Software development in Kuwait: buy vs build vs extend
Should Kuwait businesses buy, build, or extend their software?
Buy (SaaS or off-the-shelf) when your requirements are standard and the software is proven in your industry. Build custom when your process is genuinely unique, when GCC-specific requirements (KNET, ZATCA, Arabic RTL, local regulatory compliance) make standard software expensive to adapt, or when the software is a source of competitive advantage. Extend (customise an open-source or modular platform like Odoo, WooCommerce, or Laravel) when your needs are 70–80% covered by an existing platform and customisation is faster and cheaper than building from scratch. The mistake Kuwait businesses make most often: building custom when buying would have worked, or buying when the customisation cost exceeds the build cost.
The Kuwait-specific case for custom development
International SaaS products are built for Western markets. Adding KNET payment integration, Arabic RTL interfaces, Kuwait VAT (5%) calculations, and integration with local government systems often costs as much as partial custom development — and you're still constrained by the platform's architecture. For Kuwait businesses, the "build vs buy" calculation shifts toward build (or extend) more often than it would in a European market.
Buy: when it makes sense
Accounting (QuickBooks, Zoho Books), email/collaboration (Microsoft 365), project management (Asana, Jira), HR/payroll (basic packages). These are solved problems with mature solutions that work for Kuwait businesses with minimal customisation.
Build: when it makes sense
Customer-facing apps with Kuwait payment integration, internal tools reflecting unique workflows, systems that are core to your competitive advantage and need full IP ownership, or when the customisation cost of SaaS exceeds the build cost within 3 years.
Extend: the middle path
Odoo for ERP (open-source, highly customisable), WooCommerce or Shopify for e-commerce, Laravel-based frameworks for web applications. Start with the platform's core, customise for Kuwait-specific requirements.
Decision framework: buy vs build vs extend
| Factor | Points to Buy | Points to Build | Points to Extend |
|---|---|---|---|
| Requirements match | 80%+ standard | Highly unique process | 60–80% match |
| GCC-specific needs | Minor / workaround exists | Major and expensive to add | Moderate |
| Timeline | Need in <4 weeks | Can wait 4–9 months | Need in 8–16 weeks |
| Budget | Under 5,000 USD | Can invest 20,000+ USD | 5,000–20,000 USD |
| IP ownership | Not important | Critical | Partial |
Making the decision for your Kuwait business
Step 1: List your must-have requirements
Separate requirements into: must-have (project fails without this), should-have (important but workaround exists), and nice-to-have. Only must-haves determine the buy vs build decision. Most businesses over-weight nice-to-haves in their initial analysis.
Step 2: Get SaaS trial + customisation cost estimate
For any SaaS you're considering, run a trial and document what would need customisation. Then get an estimate from the vendor or an integrator for those customisations. Add that to 3 years of licence fees for the true TCO.

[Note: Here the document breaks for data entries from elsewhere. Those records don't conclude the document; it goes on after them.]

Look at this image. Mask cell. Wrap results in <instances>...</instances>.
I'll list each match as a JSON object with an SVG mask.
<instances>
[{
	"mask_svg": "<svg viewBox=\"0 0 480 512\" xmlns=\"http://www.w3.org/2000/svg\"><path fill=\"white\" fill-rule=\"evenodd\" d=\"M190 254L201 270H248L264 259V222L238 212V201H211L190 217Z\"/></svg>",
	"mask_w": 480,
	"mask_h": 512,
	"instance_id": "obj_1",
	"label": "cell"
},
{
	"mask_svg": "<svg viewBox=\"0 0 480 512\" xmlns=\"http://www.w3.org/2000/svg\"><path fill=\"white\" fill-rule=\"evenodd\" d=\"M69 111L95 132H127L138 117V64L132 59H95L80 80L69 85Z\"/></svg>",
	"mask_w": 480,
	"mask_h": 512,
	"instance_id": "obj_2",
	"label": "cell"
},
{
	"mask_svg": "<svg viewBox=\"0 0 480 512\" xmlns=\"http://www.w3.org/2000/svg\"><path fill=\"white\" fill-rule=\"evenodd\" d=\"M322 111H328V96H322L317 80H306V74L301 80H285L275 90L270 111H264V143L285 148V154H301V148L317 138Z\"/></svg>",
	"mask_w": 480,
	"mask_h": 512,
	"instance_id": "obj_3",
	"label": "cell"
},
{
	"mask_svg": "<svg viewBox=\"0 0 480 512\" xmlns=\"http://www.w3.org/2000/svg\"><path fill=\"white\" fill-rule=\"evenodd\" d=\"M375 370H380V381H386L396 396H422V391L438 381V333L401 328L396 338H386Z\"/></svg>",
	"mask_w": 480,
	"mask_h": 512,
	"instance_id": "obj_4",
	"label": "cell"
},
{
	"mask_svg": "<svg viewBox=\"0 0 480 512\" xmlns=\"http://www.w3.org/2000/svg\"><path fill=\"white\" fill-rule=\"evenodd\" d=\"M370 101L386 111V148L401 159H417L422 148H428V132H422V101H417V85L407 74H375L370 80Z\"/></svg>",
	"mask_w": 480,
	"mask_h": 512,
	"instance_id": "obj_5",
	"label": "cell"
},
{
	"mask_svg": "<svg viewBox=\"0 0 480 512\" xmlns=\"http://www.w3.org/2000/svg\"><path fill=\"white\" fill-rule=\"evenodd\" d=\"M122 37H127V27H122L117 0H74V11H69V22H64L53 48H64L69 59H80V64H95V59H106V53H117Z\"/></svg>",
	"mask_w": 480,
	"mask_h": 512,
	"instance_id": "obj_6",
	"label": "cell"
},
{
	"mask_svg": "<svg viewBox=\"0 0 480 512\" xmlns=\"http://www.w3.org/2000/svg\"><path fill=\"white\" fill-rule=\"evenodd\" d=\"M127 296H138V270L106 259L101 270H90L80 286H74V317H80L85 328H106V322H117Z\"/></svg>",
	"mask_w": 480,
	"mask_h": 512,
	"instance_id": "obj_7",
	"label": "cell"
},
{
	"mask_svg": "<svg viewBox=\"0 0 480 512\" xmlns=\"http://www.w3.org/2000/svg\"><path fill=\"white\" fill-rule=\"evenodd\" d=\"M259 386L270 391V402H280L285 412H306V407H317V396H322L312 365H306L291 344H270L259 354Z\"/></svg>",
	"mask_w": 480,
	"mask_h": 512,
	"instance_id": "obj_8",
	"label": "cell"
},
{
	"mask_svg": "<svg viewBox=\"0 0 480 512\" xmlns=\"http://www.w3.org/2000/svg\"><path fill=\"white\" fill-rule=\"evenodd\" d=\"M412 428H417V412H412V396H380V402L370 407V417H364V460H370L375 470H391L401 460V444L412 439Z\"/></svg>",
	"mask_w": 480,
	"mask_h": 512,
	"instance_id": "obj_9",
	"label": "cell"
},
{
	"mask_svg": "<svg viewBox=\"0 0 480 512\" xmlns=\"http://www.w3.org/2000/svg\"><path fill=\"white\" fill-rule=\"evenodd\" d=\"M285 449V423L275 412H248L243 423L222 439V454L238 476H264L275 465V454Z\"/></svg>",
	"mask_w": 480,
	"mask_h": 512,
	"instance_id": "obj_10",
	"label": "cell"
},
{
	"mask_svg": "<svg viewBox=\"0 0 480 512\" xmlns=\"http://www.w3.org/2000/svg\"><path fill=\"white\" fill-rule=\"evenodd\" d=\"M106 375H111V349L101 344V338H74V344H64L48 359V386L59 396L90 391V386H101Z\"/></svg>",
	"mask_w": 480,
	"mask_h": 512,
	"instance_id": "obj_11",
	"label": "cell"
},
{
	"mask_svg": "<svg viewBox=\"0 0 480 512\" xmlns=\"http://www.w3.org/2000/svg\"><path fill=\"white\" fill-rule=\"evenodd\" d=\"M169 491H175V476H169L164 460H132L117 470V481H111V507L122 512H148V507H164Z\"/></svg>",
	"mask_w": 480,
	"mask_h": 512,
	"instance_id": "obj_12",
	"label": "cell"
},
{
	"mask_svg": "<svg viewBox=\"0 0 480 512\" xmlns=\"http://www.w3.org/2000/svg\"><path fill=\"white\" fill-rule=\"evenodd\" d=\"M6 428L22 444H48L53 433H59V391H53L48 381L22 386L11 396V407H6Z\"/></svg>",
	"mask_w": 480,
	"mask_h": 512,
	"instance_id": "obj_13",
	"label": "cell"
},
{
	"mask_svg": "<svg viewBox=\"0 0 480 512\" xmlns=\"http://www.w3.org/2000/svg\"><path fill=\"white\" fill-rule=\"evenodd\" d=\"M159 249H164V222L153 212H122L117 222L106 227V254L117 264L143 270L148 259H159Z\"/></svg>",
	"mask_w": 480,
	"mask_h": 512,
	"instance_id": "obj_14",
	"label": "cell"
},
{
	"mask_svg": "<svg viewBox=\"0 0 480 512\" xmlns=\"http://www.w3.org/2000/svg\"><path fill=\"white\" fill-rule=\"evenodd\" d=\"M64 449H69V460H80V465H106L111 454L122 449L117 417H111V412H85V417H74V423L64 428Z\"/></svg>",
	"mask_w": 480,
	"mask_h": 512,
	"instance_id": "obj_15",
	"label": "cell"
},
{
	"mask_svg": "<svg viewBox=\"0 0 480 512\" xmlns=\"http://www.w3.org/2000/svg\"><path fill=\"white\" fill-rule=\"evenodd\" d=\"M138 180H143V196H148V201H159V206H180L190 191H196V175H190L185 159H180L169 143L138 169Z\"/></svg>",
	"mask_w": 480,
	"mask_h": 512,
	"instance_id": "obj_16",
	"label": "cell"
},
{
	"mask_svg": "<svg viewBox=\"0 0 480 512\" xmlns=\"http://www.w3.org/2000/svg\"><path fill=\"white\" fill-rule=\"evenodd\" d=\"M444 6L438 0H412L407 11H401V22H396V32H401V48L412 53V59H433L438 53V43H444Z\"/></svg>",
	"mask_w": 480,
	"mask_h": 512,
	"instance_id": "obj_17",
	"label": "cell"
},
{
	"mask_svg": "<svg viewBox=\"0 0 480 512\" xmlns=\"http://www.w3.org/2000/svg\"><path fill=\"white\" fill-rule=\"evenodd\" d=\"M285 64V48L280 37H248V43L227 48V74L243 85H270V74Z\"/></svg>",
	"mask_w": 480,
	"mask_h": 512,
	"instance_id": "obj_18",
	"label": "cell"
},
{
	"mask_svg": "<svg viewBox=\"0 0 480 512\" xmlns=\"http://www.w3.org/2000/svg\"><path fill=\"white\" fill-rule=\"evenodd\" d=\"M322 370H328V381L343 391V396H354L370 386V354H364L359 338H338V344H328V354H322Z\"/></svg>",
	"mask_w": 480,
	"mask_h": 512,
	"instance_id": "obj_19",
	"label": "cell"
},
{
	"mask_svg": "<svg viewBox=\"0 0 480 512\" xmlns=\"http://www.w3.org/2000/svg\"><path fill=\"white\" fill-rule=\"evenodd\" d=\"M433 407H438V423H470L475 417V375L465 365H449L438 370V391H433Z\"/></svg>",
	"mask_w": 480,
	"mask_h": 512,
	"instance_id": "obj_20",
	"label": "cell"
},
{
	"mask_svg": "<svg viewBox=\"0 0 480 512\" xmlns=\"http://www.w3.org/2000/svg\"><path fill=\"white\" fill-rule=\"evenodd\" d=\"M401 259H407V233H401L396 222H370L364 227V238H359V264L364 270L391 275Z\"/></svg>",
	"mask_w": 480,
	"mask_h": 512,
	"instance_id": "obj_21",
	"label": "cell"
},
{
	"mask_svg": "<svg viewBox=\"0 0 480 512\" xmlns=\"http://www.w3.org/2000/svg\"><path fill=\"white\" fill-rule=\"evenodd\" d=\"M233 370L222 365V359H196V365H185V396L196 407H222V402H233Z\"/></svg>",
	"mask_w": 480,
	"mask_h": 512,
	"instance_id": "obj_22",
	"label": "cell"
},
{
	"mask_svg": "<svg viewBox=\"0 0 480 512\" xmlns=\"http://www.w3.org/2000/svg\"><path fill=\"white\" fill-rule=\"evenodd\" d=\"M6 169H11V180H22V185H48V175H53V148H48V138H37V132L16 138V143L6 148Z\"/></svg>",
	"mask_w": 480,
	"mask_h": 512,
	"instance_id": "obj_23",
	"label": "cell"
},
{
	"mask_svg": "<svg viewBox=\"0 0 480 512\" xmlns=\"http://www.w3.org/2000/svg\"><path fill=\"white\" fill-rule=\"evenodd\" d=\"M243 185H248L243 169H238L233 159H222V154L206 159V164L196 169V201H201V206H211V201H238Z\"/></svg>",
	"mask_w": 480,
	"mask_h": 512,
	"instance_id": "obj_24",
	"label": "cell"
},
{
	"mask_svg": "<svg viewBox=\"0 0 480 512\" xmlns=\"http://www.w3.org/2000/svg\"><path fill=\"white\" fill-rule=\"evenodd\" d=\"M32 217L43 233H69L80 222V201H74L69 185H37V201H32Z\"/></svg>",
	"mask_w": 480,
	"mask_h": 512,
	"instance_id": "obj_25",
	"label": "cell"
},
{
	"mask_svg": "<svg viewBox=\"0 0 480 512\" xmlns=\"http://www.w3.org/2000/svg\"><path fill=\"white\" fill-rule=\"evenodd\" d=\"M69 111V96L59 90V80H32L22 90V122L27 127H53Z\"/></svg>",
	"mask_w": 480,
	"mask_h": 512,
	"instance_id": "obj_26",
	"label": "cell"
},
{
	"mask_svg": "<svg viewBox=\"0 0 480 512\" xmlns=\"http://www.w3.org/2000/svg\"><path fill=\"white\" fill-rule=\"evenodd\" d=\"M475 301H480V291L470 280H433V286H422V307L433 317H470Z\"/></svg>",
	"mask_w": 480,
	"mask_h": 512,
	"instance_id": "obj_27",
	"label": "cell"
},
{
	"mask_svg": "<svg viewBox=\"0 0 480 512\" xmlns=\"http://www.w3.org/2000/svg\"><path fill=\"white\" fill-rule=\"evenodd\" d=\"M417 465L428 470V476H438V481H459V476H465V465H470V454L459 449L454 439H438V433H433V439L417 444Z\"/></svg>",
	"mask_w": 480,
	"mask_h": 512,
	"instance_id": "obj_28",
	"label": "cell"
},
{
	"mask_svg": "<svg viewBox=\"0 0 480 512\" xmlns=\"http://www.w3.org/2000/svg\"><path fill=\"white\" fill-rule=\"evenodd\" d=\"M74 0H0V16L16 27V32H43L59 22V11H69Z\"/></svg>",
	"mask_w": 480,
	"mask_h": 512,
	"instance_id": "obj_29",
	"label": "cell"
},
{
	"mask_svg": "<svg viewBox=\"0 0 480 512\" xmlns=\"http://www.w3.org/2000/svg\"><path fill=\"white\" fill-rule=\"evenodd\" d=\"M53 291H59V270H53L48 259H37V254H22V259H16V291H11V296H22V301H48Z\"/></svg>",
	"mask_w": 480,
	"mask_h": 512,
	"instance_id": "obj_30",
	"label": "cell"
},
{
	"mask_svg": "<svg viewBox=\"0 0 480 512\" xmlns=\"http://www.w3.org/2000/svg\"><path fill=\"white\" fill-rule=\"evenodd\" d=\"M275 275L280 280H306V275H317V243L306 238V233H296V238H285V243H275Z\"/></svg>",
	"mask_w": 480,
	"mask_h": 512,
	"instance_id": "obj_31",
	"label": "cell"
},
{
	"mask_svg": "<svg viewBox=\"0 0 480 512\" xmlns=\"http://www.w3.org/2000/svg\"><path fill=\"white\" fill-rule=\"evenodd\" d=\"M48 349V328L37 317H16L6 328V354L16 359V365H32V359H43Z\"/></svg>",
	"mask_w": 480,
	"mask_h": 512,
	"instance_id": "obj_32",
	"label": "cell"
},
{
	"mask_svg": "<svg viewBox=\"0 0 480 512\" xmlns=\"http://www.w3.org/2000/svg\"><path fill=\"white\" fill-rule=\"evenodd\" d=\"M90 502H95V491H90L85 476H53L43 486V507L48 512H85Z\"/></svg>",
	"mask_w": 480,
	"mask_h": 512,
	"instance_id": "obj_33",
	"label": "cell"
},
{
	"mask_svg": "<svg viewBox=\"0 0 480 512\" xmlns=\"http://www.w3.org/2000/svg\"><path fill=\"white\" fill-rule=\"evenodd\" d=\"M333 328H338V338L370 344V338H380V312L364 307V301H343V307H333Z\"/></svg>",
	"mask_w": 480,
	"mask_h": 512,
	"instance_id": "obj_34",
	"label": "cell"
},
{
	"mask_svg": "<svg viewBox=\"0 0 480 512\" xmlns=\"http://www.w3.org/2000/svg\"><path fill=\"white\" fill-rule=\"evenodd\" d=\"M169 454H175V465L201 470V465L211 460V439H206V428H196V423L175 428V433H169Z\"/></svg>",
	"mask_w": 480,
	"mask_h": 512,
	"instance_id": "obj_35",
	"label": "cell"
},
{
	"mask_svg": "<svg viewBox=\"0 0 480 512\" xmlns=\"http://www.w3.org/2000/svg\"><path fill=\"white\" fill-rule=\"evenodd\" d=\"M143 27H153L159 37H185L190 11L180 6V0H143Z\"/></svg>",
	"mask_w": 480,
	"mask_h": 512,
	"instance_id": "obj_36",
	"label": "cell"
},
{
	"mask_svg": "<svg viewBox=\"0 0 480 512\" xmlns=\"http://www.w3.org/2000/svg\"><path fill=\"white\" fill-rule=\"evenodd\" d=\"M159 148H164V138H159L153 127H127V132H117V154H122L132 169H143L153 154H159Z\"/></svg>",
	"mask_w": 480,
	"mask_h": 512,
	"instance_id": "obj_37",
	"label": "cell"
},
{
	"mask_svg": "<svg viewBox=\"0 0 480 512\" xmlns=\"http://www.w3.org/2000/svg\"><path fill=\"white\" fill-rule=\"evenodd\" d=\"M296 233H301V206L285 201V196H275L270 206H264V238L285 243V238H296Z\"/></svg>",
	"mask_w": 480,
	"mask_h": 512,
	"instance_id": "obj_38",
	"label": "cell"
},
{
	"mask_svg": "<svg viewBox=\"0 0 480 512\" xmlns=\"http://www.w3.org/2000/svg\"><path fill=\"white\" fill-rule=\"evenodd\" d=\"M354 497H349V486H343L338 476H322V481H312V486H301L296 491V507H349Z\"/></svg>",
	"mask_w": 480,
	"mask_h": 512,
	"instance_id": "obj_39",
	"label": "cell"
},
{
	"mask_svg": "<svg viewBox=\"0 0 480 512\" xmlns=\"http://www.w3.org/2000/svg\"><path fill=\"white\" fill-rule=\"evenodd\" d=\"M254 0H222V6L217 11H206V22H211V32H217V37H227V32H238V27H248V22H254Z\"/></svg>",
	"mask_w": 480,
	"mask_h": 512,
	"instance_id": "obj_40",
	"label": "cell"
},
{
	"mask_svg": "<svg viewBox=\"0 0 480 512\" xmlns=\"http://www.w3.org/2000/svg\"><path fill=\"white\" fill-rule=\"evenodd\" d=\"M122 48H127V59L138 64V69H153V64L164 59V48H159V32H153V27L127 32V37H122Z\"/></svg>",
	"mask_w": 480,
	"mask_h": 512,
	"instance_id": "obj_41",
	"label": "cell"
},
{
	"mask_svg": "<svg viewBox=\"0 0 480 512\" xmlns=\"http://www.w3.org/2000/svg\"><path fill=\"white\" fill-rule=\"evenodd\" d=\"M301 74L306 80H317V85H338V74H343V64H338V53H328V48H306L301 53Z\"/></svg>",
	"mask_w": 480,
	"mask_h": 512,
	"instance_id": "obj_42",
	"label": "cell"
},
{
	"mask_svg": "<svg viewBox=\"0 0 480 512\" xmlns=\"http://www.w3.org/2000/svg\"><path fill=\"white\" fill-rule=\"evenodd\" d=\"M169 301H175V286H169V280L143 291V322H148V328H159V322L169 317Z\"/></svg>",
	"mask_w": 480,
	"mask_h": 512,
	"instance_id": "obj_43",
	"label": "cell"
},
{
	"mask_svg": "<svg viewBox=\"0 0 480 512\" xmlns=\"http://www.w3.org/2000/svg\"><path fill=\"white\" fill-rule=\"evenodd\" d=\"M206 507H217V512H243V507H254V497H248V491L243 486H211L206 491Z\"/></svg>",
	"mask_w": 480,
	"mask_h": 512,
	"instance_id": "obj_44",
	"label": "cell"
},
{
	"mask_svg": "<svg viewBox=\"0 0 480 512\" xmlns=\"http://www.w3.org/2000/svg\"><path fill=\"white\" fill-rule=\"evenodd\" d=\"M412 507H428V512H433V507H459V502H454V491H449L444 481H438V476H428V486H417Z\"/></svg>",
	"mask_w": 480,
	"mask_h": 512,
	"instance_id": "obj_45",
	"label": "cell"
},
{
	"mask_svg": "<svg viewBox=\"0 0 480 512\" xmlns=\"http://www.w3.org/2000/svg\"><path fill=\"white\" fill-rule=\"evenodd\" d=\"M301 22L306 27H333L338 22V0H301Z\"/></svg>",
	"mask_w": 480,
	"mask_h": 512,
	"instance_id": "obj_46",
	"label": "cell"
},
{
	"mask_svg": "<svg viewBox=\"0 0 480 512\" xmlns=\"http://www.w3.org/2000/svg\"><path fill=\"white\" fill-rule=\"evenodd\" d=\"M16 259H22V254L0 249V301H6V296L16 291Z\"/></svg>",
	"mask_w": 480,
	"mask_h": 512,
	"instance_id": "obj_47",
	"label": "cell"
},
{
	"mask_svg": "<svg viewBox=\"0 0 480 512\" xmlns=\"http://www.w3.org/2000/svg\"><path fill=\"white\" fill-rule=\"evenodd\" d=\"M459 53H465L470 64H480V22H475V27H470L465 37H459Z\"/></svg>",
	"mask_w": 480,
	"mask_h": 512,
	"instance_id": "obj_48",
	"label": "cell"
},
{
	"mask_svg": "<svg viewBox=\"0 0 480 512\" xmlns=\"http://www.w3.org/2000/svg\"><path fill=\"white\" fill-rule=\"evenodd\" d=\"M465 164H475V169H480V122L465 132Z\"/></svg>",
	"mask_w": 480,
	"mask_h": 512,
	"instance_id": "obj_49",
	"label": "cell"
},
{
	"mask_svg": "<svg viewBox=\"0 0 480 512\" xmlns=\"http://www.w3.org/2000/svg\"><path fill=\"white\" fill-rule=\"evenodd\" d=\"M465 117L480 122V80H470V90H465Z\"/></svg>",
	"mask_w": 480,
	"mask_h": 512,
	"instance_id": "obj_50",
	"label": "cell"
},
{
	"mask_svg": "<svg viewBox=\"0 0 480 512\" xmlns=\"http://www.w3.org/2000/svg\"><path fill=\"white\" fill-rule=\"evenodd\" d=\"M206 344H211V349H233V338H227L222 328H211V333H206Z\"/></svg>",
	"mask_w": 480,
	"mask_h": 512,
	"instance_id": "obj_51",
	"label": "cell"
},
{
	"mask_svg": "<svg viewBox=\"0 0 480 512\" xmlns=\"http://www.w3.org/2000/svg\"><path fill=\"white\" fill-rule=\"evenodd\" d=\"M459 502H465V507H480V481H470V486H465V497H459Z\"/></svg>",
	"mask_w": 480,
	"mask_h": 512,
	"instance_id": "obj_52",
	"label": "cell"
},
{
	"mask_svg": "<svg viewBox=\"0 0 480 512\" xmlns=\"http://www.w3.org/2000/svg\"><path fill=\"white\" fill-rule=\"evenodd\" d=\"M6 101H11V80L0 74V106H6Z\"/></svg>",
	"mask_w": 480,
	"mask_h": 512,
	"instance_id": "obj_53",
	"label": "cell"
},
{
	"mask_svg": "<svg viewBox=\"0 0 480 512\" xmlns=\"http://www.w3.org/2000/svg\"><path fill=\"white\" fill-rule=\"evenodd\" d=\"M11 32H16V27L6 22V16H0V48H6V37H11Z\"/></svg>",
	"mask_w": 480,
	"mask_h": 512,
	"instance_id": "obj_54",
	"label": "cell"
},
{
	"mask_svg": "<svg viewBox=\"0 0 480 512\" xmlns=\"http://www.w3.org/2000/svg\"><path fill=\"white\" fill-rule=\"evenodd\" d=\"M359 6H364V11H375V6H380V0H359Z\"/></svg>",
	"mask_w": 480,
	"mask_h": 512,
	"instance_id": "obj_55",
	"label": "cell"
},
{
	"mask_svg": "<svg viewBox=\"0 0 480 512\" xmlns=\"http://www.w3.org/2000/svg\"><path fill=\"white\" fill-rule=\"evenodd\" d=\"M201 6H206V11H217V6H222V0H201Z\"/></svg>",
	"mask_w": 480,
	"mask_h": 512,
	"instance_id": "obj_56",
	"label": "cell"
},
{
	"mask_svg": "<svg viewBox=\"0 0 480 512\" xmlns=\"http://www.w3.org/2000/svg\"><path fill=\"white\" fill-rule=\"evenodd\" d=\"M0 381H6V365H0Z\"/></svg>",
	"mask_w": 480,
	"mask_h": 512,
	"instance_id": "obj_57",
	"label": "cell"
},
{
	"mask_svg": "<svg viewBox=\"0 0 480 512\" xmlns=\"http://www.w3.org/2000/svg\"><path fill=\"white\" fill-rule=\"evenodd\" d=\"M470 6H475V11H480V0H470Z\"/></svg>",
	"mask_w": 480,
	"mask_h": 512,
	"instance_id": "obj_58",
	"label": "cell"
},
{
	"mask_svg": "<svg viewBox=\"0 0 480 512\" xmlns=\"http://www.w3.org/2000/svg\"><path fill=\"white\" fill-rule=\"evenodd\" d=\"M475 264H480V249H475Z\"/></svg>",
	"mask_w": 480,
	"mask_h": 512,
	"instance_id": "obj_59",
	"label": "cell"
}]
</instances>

Step 3: Get a custom development estimate for comparison
With your requirements document, get a custom development estimate. Compare the 3-year total cost of ownership: SaaS (licences + customisation) vs custom (build + maintenance). Custom is often cheaper over 3+ years for complex requirements.
Step 4: Account for switching cost
SaaS creates dependency — moving away costs time, data migration, and retraining. Custom software you own has no switching cost. Weight this differently depending on how central the software is to your operations.
Common questions
- How long does custom software development take in Kuwait?
- A simple internal tool or web application: 8–14 weeks. A mid-complexity platform with integrations: 16–28 weeks. Enterprise software (ERP-scale): 6–18 months. Timeline depends more on requirements clarity and decision-making speed on your side than on development capacity.
- What's the total cost of ownership difference between SaaS and custom?
- Rule of thumb: for under 10 users and standard requirements, SaaS wins on 3-year TCO. For 20+ users with significant customisation needs, custom software's one-time build cost often beats SaaS subscription costs within 18–30 months. Run the actual numbers for your situation — the math surprises most businesses.
- Can I start with SaaS and migrate to custom later?
- Yes, and this is often the smart approach for early-stage businesses. Start with proven SaaS to validate your operations, then build custom when you've proven the model and understand your real requirements. The main risk: data migration from SaaS to custom is often harder than expected — plan for it from day one.